Authors: ladan I recently attended an inspiring two-day convening in Baltimore of the Green and Healthy Homes Initiative (GHHI), a project of the National Coalition to End Childhood Lead Poisoning. The concept behind GHHI is simple: If someone is making energy-efficiency improvements to her home, why not make health-and-safety improvements at the same time? I got to see this approach in action during a bus tour of Baltimore homes that have undergone the GHHI intervention. Our first stop was at the Young family home. Prior to the GHHI intervention, nine-year-old DeWayne Young had been hospitalized multiple times due to asthma; he had developed pneumonia twice after the home’s furnace broke down. His doctor referred the family to the Safe at Home Program, which combined funding and services of the Weatherization Assistance Program, HUD, philanthropy and others to provide a GHHI retrofit. The retrofit began with a comprehensive audit. A month later, DeWayne's home was safe, healthy, and energy efficient. Here are some of the improvements they made:
- They sealed the house to keep pests out and warm air in.

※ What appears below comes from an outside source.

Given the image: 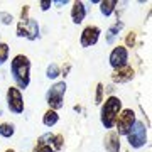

- They eliminated mold with vents in the kitchen and bathroom and a dehumidifier in the basement.
- They insulated the attic and painted the roof white, keeping the home warmer in winter and cooler in summer.
- They replaced their old lead-based windows with new, energy-efficient windows.
- They stabilized the paint in their home to reduce the risk of childhood lead poisoning.
- They have eliminated the major asthma triggers that had sent DeWayne to the hospital so many times by getting a HEPA vacuum, impermeable bed & pillow covers, a HEPA air filter, and rehabilitated hardwood floors in place of their old carpet.